Wien. Dass Rumänien „andere Zahlen“ bezüglich illegaler Migrationsströme habe als Österreich, liege daran, dass der Staat diese „nicht registriert“, bekräftigte gestern Bundeskanzler Karl Nehammer sein Veto gegen einen Schengenbeitritt von Rumänien und Bulgarien.
Wie berichtet, hat dies nicht nur für viel internationale Kritik und Schelte aus der heimischen Wirtschaft, sondern auch zu Spannungen in der Koalition geführt.

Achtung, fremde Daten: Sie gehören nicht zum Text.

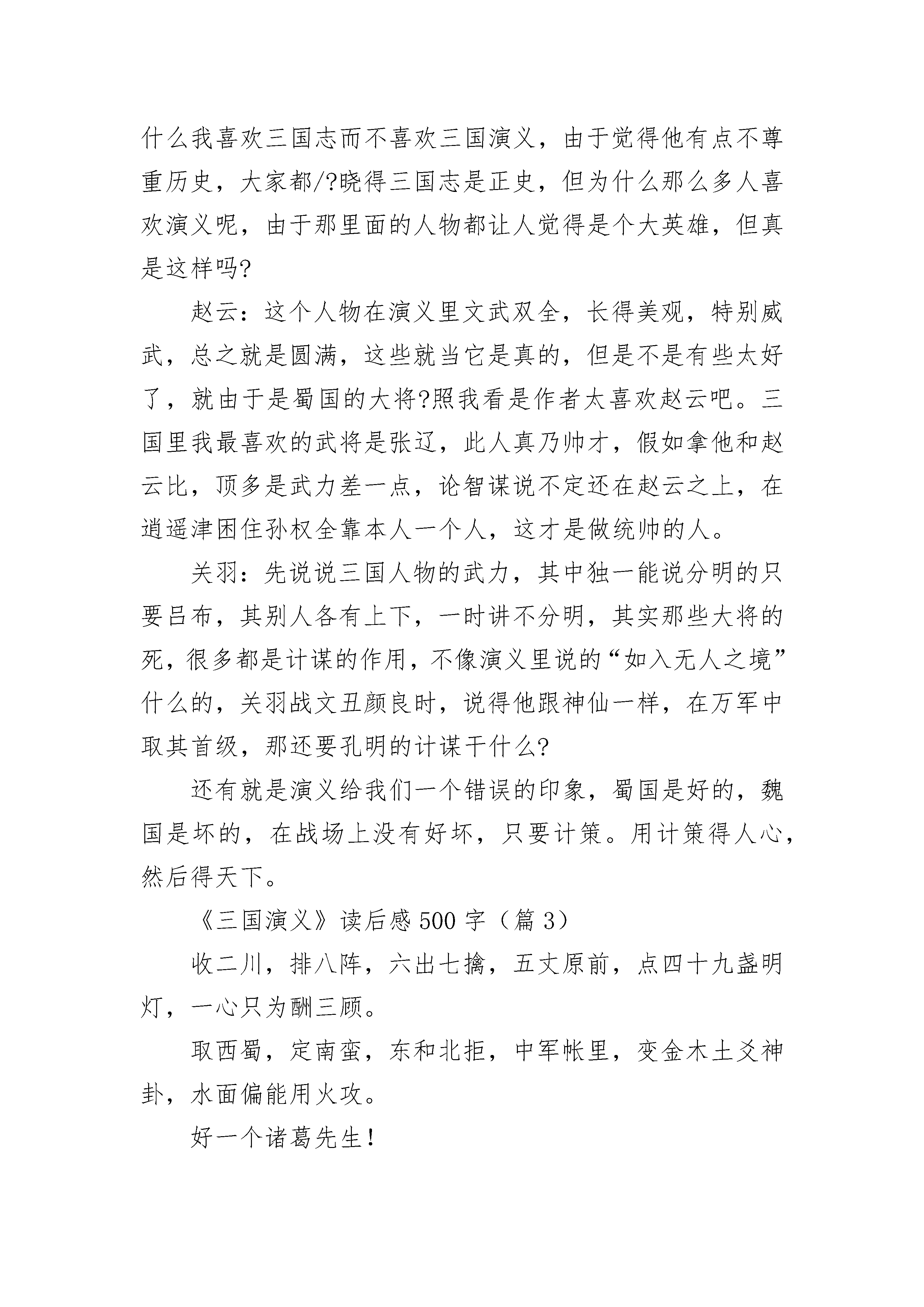 什么我喜欢三国志而不喜欢三国演义，由于觉得他有点不尊重历史，大家都/?晓得三国志是正史，但为什么那么多人喜欢演义呢，由于那里面的人物都让人觉得是个大英雄，但真是这样吗?

赵云：这个人物在演义里文武双全，长得美观，特别威武，总之就是圆满，这些就当它是真的，但是不是有些太好了，就由于是蜀国的大将?照我看是作者太喜欢赵云吧。三国里我最喜欢的武将是张辽，此人真乃帅才，假如拿他和赵云比，顶多是武力差一点，论智谋说不定还在赵云之上，在逍遥津困住孙权全靠本人一个人，这才是做统帅的人。

关羽：先说说三国人物的武力，其中独一能说分明的只要吕布，其别人各有上下，一时讲不分明，其实那些大将的死，很多都是计谋的作用，不像演义里说的“如入无人之境”什么的，关羽战文丑颜良时，说得他跟神仙一样，在万军中取其首级，那还要孔明的计谋干什么?

还有就是演义给我们一个错误的印象，蜀国是好的，魏国是坏的，在战场上没有好坏，只要计策。用计策得人心，然后得天下。

《三国演义》读后感500字（篇3）

收二川，排八阵，六出七擒，五丈原前，点四十九盏明灯，一心只为酬三顾。

取西蜀，定南蛮，东和北拒，中军帐里，变金木土爻神卦，水面偏能用火攻。

好一个诸葛先生!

Die sich jetzt noch weiter verschärfen.
Ludwig und Karas für Schengen-Beitritt
Fronten. Zudem haben sich Wiens SPÖ-Bürgermeister Michael Ludwig – entgegen der Linie der Bundes-SPÖ – und VP-EU-Delegationsleiter Othmar Karas für den Schengen-Beitritt dieser Staaten ausgesprochen. Was die Grünen noch mehr unter Druck bringt, schärfer gegen die VP-Linie zu opponieren. Auch, weil die VP die Zusammenarbeit mit Ungarns Orbán an der Grenze noch verstärkt.